[SELECTED EXTRACT]
=======
Representation as to Parent Information . Parent hereby
represents and warrants to Asiana and the Company that: (i) at the
date of this Agreement and on the Closing Date, the information
provided by Parent to Asiana relating to Parent contained all the
material information relating to Parent; and (ii) such information,
on such dates, does not contain any untrue statement of a material
fact or omit to state any material fact required to be stated
therein or necessary to make the statements therein, in light of
the circumstances under which they were made, not
misleading.
2.4
Representation as to the Company : Asiana and the Company,
jointly and separately, hereby represent and warrant that the
Company has no contingent liabilities and off-balance debts and
that it shall be accountable to all such liabilities as are not
disclosed at the time of due diligence except for the matters
stated in Schedule 2.4 hereto.
2.5
Representation as to the Trust Fund Balance : Parent hereby
represents and warrants that all payments due and payable from the
Trust Fund (as defined below) under Article V hereof shall not
exceed the current balance of the Trust Fund remaining as of the
Closing Date.
=======
[TASK REQUIREMENTS]
Rewrite the contract excerpt from "Representation as to Parent" to "misleading.", swapping "material" for "significant" wherever it appears.
=======
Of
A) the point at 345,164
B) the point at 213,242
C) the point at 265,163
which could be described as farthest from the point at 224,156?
=======
[SOLUTION]
Representation as to Parent Information . Parent hereby
represents and warrants to Asiana and the Company that: (i) at the
date of this Agreement and on the Closing Date, the information
provided by Parent to Asiana relating to Parent contained all the
significant information relating to Parent; and (ii) such information,
on such dates, does not contain any untrue statement of a significant
fact or omit to state any significant fact required to be stated
therein or necessary to make the statements therein, in light of
the circumstances under which they were made, not
misleading.